▶ _Activity 1_:
Reproduce the section of the PET imaging article beginning with "The company has" and ending with "can be generated.".
▶ _Activity 2_:
Pick up the PET imaging article right after its final sentence and keep writing it.

───── Selected passage ─────

Patient demand stays too low for speed to matter

Image quality, not speed, is the focus of Philips Medical Solutions in the development of its PET equipment.

"There is a difference in philosophy between us and some of our competitors," said Horace Hines, Ph.D., chief technical officer for Philips' line of nuclear medicine products. "Some competitors seem to think that speed is the most important attribute. We don't."

The company, which was catapulted into the upper strata of nuclear medicine in December 2000 with the acquisition of ADAC Laboratories (SCAN 1/31/01), has adopted radiology's time-honored mantra of image quality as the number-one priority. Central to that way of thinking is the belief that all patients should get a good study, according to Hines, who expects no argument from competitors on that score. But he goes on to state that PET utilization is so low right now-about three patients per day per installed scanner-that developing technology to reduce scan time solves a problem for a very limited number of sites. Throughput simply is not the primary issue.

"What we need more of are good PET images to grow the industry and the patient volume, so that we will actually need speed several years from now," Hines said. "That is the reason Philips is working on methods that improve image quality."

The company has put its money on a scintillator called GSO (gadolinium oxyorthosilicate), which promotes image quality by allowing more counts over a set time than the previously developed and still widely used BGO (bismuth germanate). Scintillators are at the heart of the issue over PET image quality versus throughput. Scintillator crystals emit a flash of light after being struck by a high-energy photon. This flash is then counted and, with thousands of others, translated into an image. The time needed to acquire the number of counts needed for a diagnostic-quality image, therefore, depends on the efficiency of the crystal-the time needed for the crystal to flash and return to a passive state so another flash can be generated.

───── Information supplied ─────

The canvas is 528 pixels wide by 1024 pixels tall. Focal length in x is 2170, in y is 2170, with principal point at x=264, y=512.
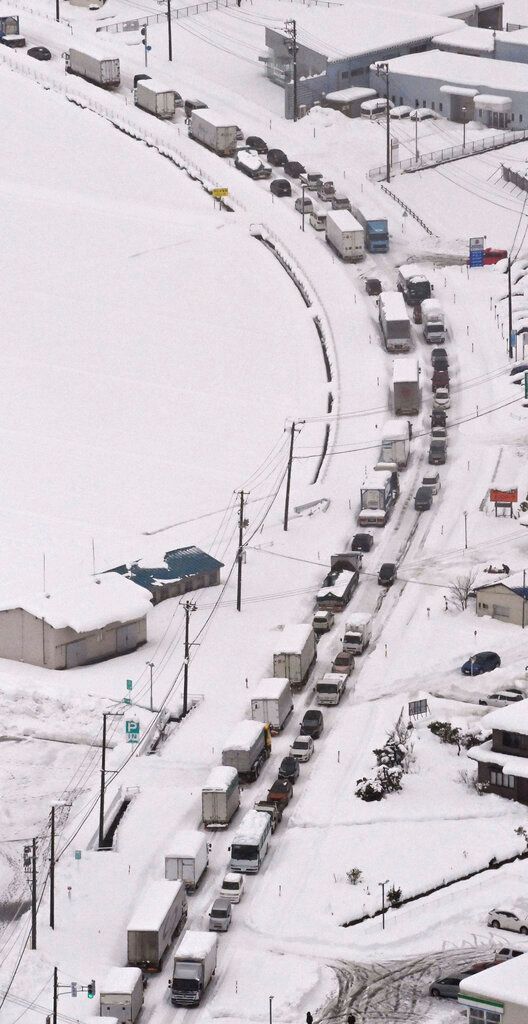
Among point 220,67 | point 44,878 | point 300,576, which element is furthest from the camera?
point 220,67

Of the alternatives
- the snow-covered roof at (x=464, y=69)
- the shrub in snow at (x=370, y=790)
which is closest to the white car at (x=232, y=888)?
the shrub in snow at (x=370, y=790)

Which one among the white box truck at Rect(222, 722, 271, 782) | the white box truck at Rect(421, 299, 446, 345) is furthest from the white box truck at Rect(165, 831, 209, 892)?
the white box truck at Rect(421, 299, 446, 345)

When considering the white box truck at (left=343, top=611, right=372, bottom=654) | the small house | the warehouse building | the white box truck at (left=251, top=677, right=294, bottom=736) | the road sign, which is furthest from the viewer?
the warehouse building

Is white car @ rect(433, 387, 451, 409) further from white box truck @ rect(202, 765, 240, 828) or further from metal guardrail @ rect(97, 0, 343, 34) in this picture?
metal guardrail @ rect(97, 0, 343, 34)

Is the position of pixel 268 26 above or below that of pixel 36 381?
above

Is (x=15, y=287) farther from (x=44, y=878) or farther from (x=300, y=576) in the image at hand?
(x=44, y=878)

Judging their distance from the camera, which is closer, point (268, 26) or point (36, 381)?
point (36, 381)

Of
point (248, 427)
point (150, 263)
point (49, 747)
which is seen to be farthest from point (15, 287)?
point (49, 747)
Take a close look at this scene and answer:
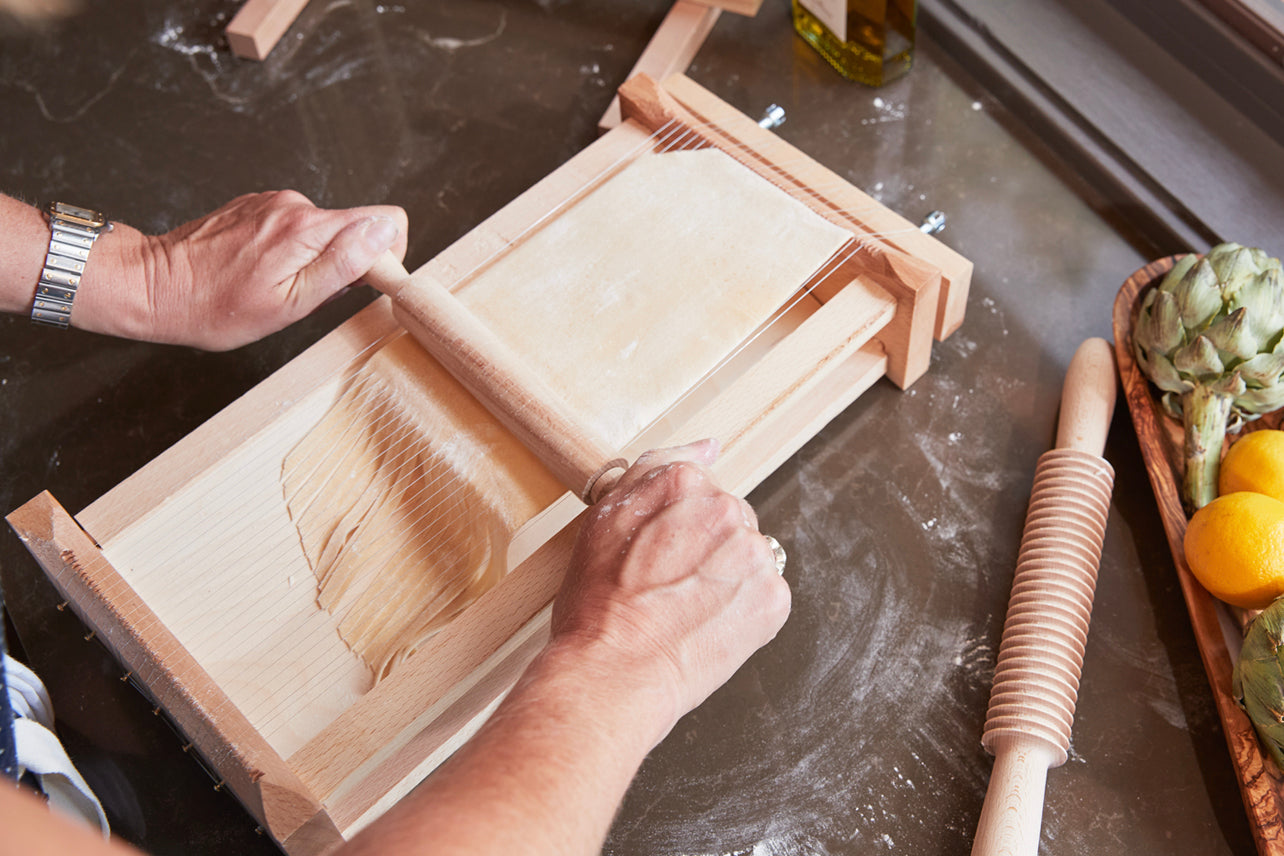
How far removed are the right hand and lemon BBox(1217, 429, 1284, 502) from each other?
17.2 inches

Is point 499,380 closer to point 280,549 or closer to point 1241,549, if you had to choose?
point 280,549

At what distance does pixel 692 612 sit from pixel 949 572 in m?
0.35

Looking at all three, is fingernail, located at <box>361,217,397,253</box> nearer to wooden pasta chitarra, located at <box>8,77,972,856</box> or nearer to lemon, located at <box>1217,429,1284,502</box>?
wooden pasta chitarra, located at <box>8,77,972,856</box>

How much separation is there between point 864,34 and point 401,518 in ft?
2.82

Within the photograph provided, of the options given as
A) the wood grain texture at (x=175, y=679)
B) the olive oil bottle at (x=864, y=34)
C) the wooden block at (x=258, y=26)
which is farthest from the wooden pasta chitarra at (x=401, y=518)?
the wooden block at (x=258, y=26)

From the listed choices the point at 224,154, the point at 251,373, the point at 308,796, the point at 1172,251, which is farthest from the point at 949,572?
the point at 224,154

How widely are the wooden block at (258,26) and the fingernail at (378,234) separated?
61cm

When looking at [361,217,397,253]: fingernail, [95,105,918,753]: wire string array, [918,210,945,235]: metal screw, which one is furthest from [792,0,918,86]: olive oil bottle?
[361,217,397,253]: fingernail

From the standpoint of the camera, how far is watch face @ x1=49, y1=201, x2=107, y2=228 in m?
0.97

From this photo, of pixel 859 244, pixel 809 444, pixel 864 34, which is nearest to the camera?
pixel 859 244

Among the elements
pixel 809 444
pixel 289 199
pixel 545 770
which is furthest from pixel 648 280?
pixel 545 770

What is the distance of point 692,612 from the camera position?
27.5 inches

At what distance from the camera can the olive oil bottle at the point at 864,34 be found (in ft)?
4.07

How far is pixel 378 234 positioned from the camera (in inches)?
37.3
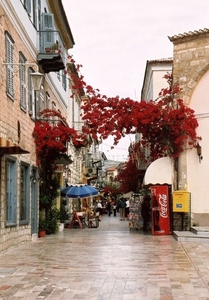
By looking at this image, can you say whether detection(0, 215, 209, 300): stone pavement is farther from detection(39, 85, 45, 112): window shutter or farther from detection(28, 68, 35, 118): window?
detection(39, 85, 45, 112): window shutter

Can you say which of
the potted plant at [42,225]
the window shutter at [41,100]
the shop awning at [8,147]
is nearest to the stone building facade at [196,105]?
the window shutter at [41,100]

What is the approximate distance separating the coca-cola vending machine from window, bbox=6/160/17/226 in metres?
6.99

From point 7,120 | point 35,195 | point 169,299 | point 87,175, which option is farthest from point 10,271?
point 87,175

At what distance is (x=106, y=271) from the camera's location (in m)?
11.9

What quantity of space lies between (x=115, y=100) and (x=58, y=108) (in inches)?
269

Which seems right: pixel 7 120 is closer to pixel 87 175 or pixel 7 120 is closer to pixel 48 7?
pixel 48 7

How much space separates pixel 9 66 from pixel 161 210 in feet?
30.1

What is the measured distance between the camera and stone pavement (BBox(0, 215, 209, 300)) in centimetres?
930

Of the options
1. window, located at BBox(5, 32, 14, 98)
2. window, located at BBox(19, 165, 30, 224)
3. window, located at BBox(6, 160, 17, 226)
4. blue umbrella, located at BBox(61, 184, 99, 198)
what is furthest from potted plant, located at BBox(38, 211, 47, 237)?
window, located at BBox(5, 32, 14, 98)

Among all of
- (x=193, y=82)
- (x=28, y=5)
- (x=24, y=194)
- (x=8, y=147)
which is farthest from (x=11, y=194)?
(x=193, y=82)

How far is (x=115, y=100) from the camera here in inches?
897

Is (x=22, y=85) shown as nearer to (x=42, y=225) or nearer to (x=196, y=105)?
(x=42, y=225)

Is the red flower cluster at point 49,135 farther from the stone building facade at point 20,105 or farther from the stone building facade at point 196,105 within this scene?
the stone building facade at point 196,105

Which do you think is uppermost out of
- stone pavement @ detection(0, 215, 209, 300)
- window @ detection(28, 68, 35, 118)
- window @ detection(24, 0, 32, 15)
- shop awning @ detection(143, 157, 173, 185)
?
window @ detection(24, 0, 32, 15)
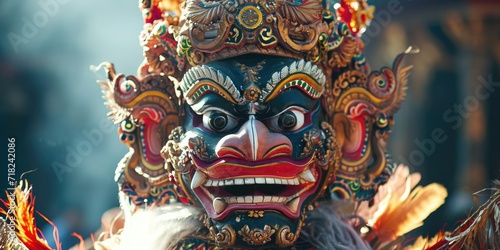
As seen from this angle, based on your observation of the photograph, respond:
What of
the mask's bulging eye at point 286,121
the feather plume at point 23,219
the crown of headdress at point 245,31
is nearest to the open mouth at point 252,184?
the mask's bulging eye at point 286,121

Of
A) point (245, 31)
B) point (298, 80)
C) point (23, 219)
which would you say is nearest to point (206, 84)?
point (245, 31)

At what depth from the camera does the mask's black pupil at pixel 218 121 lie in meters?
3.80

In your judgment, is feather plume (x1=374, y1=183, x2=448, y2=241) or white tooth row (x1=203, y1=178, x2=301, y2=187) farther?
feather plume (x1=374, y1=183, x2=448, y2=241)

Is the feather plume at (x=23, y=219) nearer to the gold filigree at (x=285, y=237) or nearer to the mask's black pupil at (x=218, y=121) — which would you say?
the mask's black pupil at (x=218, y=121)

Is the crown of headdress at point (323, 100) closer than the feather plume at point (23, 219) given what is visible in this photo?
No

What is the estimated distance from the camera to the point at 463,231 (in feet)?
12.3

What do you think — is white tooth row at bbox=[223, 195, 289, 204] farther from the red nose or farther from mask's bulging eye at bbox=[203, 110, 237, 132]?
mask's bulging eye at bbox=[203, 110, 237, 132]

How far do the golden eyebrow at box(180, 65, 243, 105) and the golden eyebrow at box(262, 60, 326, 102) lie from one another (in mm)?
137

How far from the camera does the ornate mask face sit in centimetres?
372

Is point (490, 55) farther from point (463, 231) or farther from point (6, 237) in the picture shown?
point (6, 237)

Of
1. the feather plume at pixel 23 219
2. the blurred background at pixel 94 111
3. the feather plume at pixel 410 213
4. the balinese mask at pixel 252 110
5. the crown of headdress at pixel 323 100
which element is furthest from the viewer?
the blurred background at pixel 94 111

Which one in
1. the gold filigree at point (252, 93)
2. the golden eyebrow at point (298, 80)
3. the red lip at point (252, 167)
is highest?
the golden eyebrow at point (298, 80)

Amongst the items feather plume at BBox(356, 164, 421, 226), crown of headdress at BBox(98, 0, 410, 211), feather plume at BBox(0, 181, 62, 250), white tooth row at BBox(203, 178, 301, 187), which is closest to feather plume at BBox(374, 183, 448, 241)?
feather plume at BBox(356, 164, 421, 226)

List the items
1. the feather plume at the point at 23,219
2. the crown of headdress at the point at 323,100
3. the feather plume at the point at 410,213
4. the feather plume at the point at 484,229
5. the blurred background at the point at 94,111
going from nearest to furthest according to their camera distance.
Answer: the feather plume at the point at 484,229 → the feather plume at the point at 23,219 → the crown of headdress at the point at 323,100 → the feather plume at the point at 410,213 → the blurred background at the point at 94,111
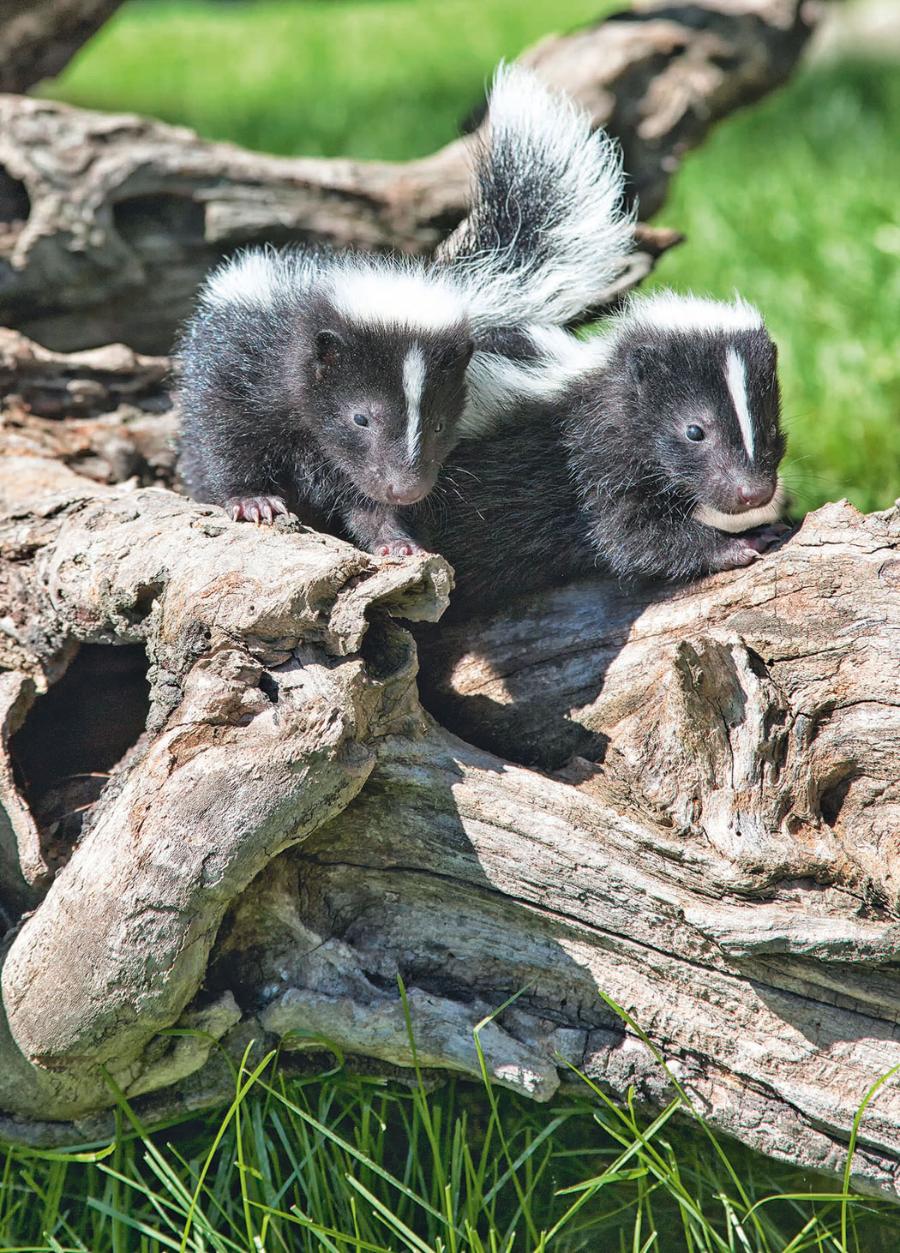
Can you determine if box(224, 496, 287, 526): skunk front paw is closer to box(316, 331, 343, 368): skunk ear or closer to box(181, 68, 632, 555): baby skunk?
box(181, 68, 632, 555): baby skunk

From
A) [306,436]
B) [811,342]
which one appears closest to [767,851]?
[306,436]

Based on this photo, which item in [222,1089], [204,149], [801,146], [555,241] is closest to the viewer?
[222,1089]

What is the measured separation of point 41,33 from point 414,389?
2974 millimetres

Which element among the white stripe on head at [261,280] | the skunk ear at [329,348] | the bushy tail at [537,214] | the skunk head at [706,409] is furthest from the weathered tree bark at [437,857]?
the bushy tail at [537,214]

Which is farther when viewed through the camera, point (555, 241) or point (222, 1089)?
point (555, 241)

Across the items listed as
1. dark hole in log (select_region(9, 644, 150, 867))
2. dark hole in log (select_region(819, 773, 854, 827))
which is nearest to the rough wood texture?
dark hole in log (select_region(9, 644, 150, 867))

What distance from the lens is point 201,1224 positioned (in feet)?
10.2

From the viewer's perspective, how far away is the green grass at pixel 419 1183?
3.15m

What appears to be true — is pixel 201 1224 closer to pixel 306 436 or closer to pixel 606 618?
pixel 606 618

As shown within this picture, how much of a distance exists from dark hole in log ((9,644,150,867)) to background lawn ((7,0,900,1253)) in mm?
918

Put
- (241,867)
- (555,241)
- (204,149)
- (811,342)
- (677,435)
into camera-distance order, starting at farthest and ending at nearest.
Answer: (811,342)
(204,149)
(555,241)
(677,435)
(241,867)

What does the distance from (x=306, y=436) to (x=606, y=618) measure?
3.81 feet

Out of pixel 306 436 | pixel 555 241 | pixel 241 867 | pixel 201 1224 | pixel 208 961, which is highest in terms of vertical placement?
pixel 555 241

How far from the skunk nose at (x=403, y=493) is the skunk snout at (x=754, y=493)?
98 cm
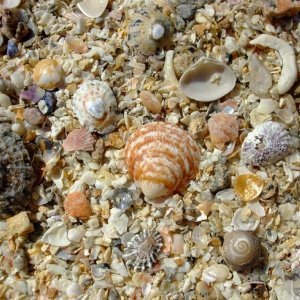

─────

▶ _Written response 1_:
The company has put its money on a scintillator called GSO (gadolinium oxyorthosilicate), which promotes image quality by allowing more counts over a set time than the previously developed and still widely used BGO (bismuth germanate). Scintillators are at the heart of the issue over PET image quality versus throughput. Scintillator crystals emit a flash of light after being struck by a high-energy photon. This flash is then counted and, with thousands of others, translated into an image. The time needed to acquire the number of counts needed for a diagnostic-quality image, therefore, depends on the efficiency of the crystal-the time needed for the crystal to flash and return to a passive state so another flash can be generated.

▶ _Written response 2_:
The number of counts and the time needed to acquire them become an issue because the balance of these two determines image quality (many counts) or shorter scan times (fewer counts), leading to increased productivity and patient comfort. Philips has chosen image quality over productivity. Hines said that the time saved by shortening the period for data acquisition is typically lost through patient handling.

"The mechanics of getting a patient ready for a scan-going to the waiting room, getting the patient, explaining the procedure, putting the patient on a scanner, then getting the patient off the table and preparing the room for the next patient-takes about 20 minutes," he said. "So what have you gained? You are not going to change the throughput in your department that dramatically."

The trade-off is always there, said Josh Gurewitz, vice president of marketing for Philips' nuclear medicine product line. Gains in speed come at the expense of data.

"If you are looking for small lesions, you want the best quality you can get," he said. "Since the average site is doing fewer than three patients per day, image quality-not how quickly you can get the patient done-should be the primary focus."

In the end, the question revolves around how many counts are enough and how good is good enough. This is a clinical question that is best answered by physicians, not equipment vendors, according to Philips executives. They do not wish to intrude on the clinical practice of PET, Gurewitz said, but rather to underscore the opportunities that currently exist within this practice.

"So long as the time is available, scans should deliver the best quality possible," he said. "This promotes the industry by improving the credibility of PET and helps physicians build the volume that will support the argument that technology needs to go faster."